Preparation time: 15 minutes
Cooking time: 45 minutes
- 1 pound of organic rhubarb cut in 1″ pieces
- 1/2 cup (125ml) plus 4 tbsp (60ml) of vegan butter
- 1 cup (250ml) of organic cane sugar
- 2 tbsp. (30ml) of vanilla
- 2 tbsp. (30ml) of organic grounded flax seeds
- 6 tbsp. (90ml) of water
- Rhubarb1 1/4 organic rice flour
- 3/4 potato starch
- 1/2 cup of organic almond flour
- 2 tsp. (10ml) of baking powder
- 3/4 tsp. xantan gum
- 1/3 cup (83ml) of almond milk
- 1 pinch of salt
- Preheat your oven to 375º.
- In a small bowl, combine the flax seeds and the water. Set it aside for 10 minutes.

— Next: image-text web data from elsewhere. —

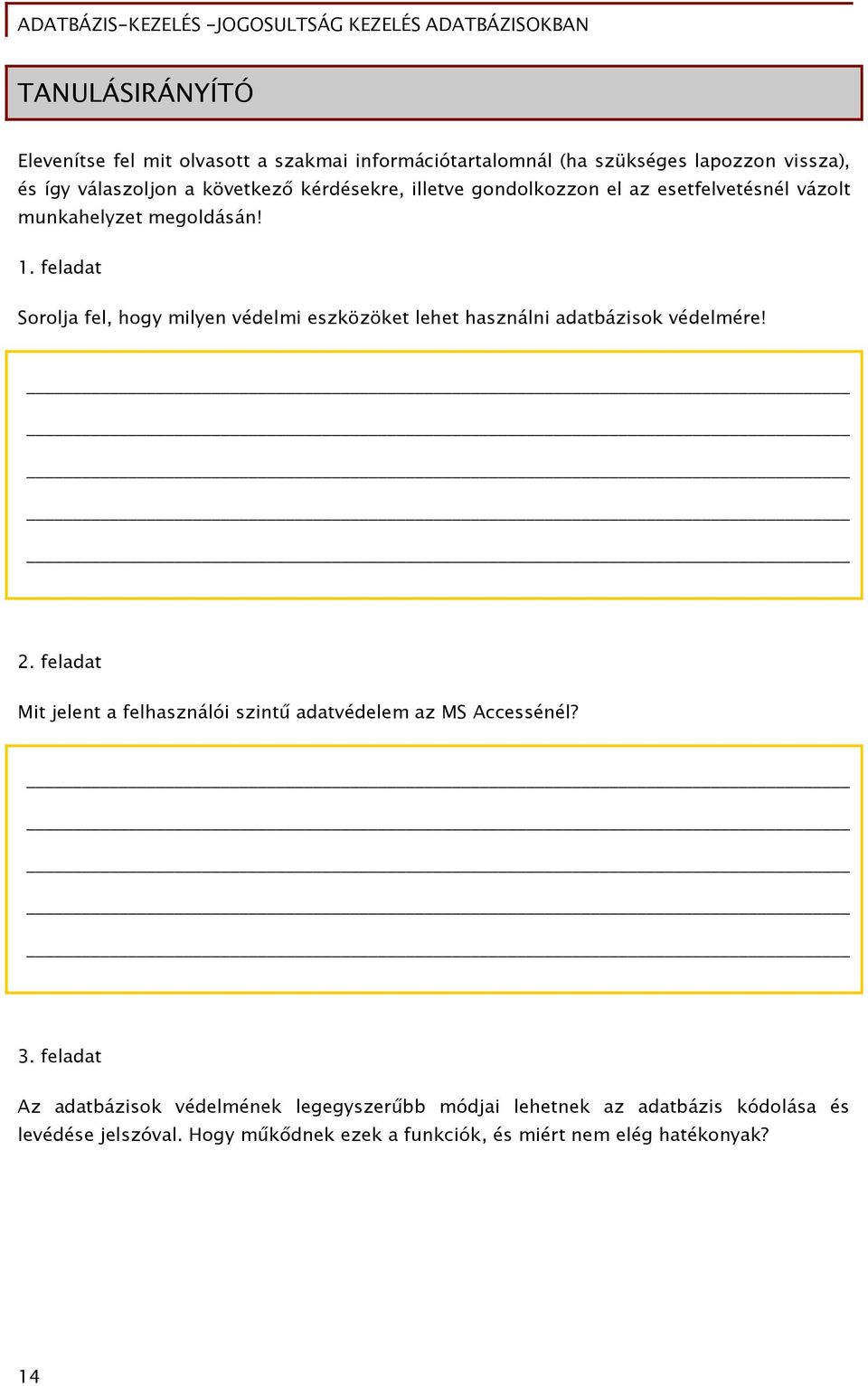 feladat Sorolja fel, hogy milyen védelmi eszközöket lehet használni adatbázisok védelmére! 2.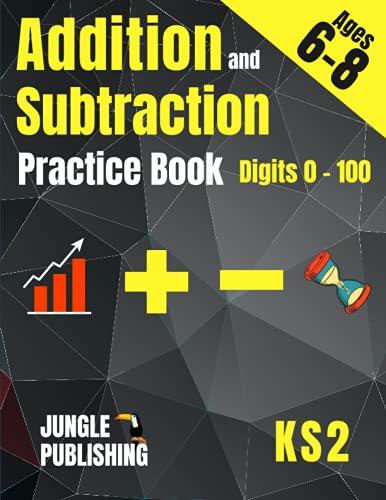 Math Workbook : Addition and Subtraction Practice Book for Ages 6 - 8 Digits 0-100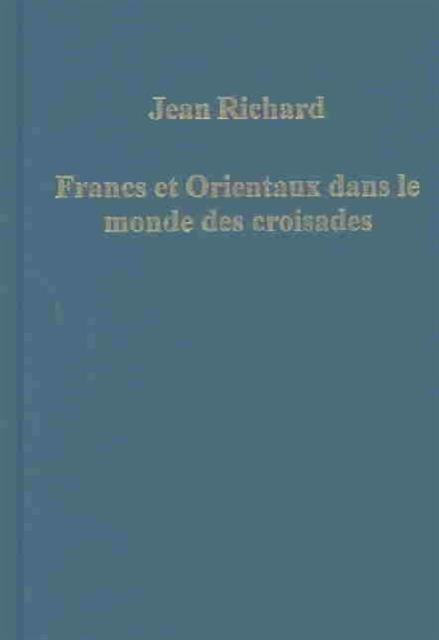 Francs et Orientaux dans le monde des croisades, Hardback Book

- In a 9″ cast-iron-skillet, mix the butter, 1/2 cup (125ml) of sugar, the rhubarb and the vanilla and cook it for 10 minutes or when they get tender.
- In the meantime, in a bowl, put the rice flour, the potato starch, the almond flour, the baking powder, the xanthan gum and the salt. Add in the butter and mix it with your hand or with a knife. Then add the almond milk and the flax seeds mix and mix it well.
- Put the dough in your skillet over the rhubarb with a spoon and spread it.
- Put it in the oven for 35 minutes.
- When you remove it from the oven, set it aside for 5 minutes. Then take a plate, put it over your skillet and flip it on your plate.
As I always do, I asked my readers to take part, maybe tell me what they think about my recipes and give me some tips, as well. What do they think of this one? Do they like it, did they make someone important to them happy with it? Did it help them save some time? Simply, what do our readers say about this recipe? Here it comes:
“Thanks again for this recipe! My husband and I also (really) enjoyed it!!!”
“Thanks for this recipe. It’s absolutely delicious and we will definitely make this again!”
“Fantastic! The rhubarb was soft and sweet and the almond meal crust was perfect. Thank you for sharing this gem of a recipe with us!”
“Thank you so much! The almond meal crust sounds and looks delicious and crunchy. Can’t wait to try it out!”
“I love the crust and the tartness of the rhubarb. I made it as a late night snack and even my 2 year old liked it!”
And a little note before I will finally say goodbye to y’all: You’re 1 000, no 1 000 000, no 1 000 000 000 times more awesome and nice and excellent than every recipe here. Love you, love you all!